At the same time, significant challenges remain. The cost of treatment is extraordinary, access is uneven across geographies and insurance systems, and long-term outcomes are still being defined. Patients and families navigating an SMA diagnosis should work closely with neuromuscular specialists, explore all available treatment options and support programs, and maintain realistic expectations grounded in the best available evidence. The progress is real and meaningful, but the journey toward optimal care for every SMA patient is far from complete.
Frequently Asked Questions
What is the most common drug used for spinal muscular atrophy?
Nusinersen (Spinraza) was the first FDA-approved treatment for SMA and remains widely used, particularly for patients across all age groups. Risdiplam (Evrysdi) and onasemnogene abeparvovec (Zolgensma) are also approved options, with the choice depending on patient age, disease severity, and practical factors like administration route.
Can SMA treatments cure the disease?
Current treatments can significantly slow progression and, in some cases, allow patients to gain motor function they would not have achieved otherwise. However, none of the available therapies is considered a definitive cure, and most require ongoing treatment or monitoring. Gene therapy offers a one-time approach, but its long-term durability is still under study.
Is spinal muscular atrophy related to dementia or other brain conditions?
SMA primarily affects motor neurons in the spinal cord, not the brain regions associated with cognition or memory. Patients with SMA typically have normal or above-average intelligence. However, the genetic and therapeutic principles behind SMA treatments are informing research into other neurodegenerative conditions, including some that do affect cognition.

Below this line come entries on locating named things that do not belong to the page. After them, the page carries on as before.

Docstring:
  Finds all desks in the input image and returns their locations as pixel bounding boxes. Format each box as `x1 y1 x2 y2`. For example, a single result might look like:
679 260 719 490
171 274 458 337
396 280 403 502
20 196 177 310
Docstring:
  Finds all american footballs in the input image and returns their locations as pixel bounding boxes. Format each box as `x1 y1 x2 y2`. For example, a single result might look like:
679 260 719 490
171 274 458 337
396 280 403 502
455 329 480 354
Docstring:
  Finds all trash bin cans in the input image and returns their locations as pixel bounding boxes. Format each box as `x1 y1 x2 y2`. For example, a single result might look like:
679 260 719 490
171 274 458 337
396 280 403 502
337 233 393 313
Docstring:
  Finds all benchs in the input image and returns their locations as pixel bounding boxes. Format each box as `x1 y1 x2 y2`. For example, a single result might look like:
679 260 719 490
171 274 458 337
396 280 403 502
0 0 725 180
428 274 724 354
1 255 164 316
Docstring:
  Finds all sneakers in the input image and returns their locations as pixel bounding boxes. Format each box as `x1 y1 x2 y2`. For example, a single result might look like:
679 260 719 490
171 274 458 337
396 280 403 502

How is SMA diagnosed in newborns?
SMA can be detected through newborn screening programs that test for deletions in the SMN1 gene using a blood spot collected shortly after birth. Not all regions offer this screening, so in some cases, diagnosis occurs only after a child begins showing symptoms such as muscle weakness or difficulty reaching motor milestones.
What are the side effects of Spinraza?
The most commonly reported side effects include respiratory infections, constipation, and headache. The intrathecal injection procedure itself carries risks associated with lumbar puncture, including post-procedural headache and, rarely, infection. Patients with spinal abnormalities may face additional procedural challenges.
Are there age limits for SMA treatment?
Zolgensma is approved for children under two years of age. Spinraza and risdiplam are approved for broader age ranges, including adults. However, the degree of benefit may vary based on disease duration and existing motor neuron loss, and treatment decisions for older patients require careful discussion with a specialist.